You are viewing a plain text version of this content. The canonical link for it is here.

Posted to dev@drill.apache.org by François Méthot <fm...@gmail.com> on 2016/11/02 00:24:14 UTC

Re: Limit the number of output parquet files in CTAS

Thanks Andries,

I experimented with the order by and it works as you mentionned.
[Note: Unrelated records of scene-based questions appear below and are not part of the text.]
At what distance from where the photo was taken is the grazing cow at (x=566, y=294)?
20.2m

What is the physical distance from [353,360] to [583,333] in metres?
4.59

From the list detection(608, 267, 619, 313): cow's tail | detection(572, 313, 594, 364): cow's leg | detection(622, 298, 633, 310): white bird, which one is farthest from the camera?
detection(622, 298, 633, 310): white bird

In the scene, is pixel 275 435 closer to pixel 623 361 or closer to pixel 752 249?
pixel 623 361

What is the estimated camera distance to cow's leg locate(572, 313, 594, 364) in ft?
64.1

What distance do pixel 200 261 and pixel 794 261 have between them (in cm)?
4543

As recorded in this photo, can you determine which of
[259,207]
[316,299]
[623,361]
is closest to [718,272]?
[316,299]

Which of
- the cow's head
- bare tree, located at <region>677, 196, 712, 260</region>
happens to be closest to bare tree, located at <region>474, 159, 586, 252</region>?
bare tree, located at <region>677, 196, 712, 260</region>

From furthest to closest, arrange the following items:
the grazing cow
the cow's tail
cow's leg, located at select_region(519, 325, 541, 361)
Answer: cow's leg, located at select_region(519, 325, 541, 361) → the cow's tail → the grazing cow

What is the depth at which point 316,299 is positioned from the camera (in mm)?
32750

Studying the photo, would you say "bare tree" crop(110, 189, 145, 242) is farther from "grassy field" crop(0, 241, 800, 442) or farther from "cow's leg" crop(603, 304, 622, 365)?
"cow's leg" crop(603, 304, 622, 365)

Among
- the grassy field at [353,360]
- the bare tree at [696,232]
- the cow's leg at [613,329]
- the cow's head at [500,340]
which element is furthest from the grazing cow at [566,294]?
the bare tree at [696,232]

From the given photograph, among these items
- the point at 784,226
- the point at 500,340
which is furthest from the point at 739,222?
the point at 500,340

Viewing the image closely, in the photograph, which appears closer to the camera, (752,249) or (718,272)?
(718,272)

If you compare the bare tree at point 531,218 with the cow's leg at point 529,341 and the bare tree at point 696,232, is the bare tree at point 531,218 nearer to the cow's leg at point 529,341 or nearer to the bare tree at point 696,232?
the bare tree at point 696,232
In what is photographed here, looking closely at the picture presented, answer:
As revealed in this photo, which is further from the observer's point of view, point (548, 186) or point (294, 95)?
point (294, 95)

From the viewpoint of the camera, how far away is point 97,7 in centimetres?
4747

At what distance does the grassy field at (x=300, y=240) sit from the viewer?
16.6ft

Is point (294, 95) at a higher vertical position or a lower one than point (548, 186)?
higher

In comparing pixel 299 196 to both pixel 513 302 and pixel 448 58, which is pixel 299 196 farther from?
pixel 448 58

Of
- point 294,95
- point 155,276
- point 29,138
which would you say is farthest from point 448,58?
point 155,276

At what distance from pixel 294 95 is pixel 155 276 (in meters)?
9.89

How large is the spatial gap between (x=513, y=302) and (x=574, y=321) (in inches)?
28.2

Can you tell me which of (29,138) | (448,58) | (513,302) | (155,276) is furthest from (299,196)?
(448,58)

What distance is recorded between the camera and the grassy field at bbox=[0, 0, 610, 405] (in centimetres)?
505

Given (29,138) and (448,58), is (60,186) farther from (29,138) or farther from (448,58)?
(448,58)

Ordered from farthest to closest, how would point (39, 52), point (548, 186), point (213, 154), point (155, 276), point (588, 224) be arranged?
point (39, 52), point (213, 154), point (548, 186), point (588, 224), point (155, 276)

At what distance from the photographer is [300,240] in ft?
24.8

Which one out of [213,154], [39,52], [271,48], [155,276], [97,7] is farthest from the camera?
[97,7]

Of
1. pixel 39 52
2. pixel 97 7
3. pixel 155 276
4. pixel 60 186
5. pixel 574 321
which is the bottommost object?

I will do some reading and experimentation with the store.partition.hash_
distribute.

Francois




On Mon, Oct 31, 2016 at 4:24 PM, Andries Engelbrecht <
aengelbrecht@maprtech.com> wrote:

> You can try and set store.partition.hash_distribute to true, but it is
> still listed as an alpha feature.
>
> You can also add a sort operation (order by) to the CTAS statement to
> force a single data stream at output. I believe this was discussed a while
> back on the user list.
>
> Ideally you want to look at the data set size and how much parallelism
> would work best in your environment for reading the data later.
>
> --Andries
>
>
> > On Oct 31, 2016, at 12:57 PM, François Méthot <fm...@gmail.com>
> wrote:
> >
> > Hi,
> >
> > Is there a way to limit the number of files produced by a CTAS query ?
> > I would like the speed benefits of having hundreds of scanner fragment
> but
> > don't want to deal with hundreds of output files.
> >
> > Our usecase right now is using 880 thread to scan and produce a report
> > output spread over... 880 parquets files.
> > Each resulting file is ~7M.
> >
> > Only way I found to reduce those files to smaller set is  to a perform
> > second CTAS query on the aggregated files with
> planner.width.max_per_query
> > set to smaller number.
> >
> > Any possible way to do this in one query?
> >
> > Thanks
> > Francois
>
>